Describe the key steps in RNA seq that are needed to prepare the DNA for sequencing.

A

The processed mRNA is purified from the cell/tissue sample by oligo dT chromatography. The RNA is then fragmented into smaller ribonucleotides (~100-200 bp), which will help in the amplification later. A variety of different primers are used to convert RNA fragments into ssDNA, including oligo dT for the polyA tails to bind to, and random hexamer sequences for the RNA fragments that don’t have polyA tails.

With this sample of RNA-DNA strand, cDNA is produced using ribonuclease H to cleave the phosphodiester bonds in the RNA strand. DNA Pol then can remove the ribonucleic acid residues and replace it with DNA to form the double stranded cDNA.
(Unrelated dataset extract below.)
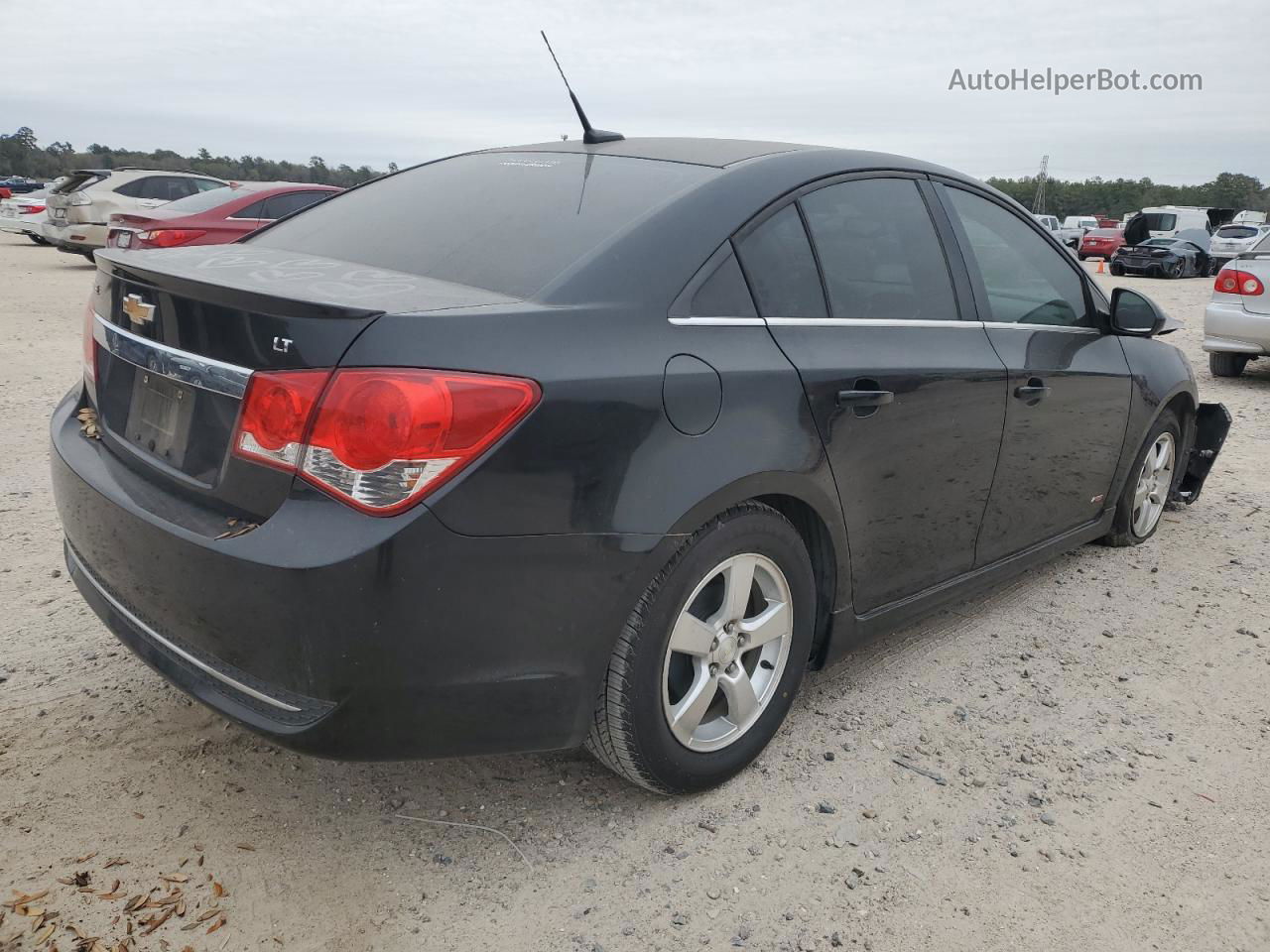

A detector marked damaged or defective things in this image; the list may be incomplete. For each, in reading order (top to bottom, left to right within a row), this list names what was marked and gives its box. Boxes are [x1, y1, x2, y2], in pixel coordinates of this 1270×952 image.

Lastly, adaptor sequences are added to both sides of the fragment, to aid amplification and sequencing. This is so that the primers used for PCR can be designed to be complementary to the adaptors (and then used for priming in sequencing as well)

31
Q

Describe how this cDNA, synthesised from the mRNA sample, can be used to quantitatively analyse the expression of mRNA in a cell/tissue by RNA sequencing.

A

The cDNA is sequenced and the analysis of the resulting sequences can be done via bioinformatics. It compares this sample genome to a reference genome. The more fragments of the gene appear, the more abundant the mRNA for the gene is within the cell.

This is an useful method because it can be used to compare wild-type and knock-out samples. It also looks at the entire genome so as well as getting the answer about the specific target you were looking for, you can also find effects that may have been unknown or unpredicted.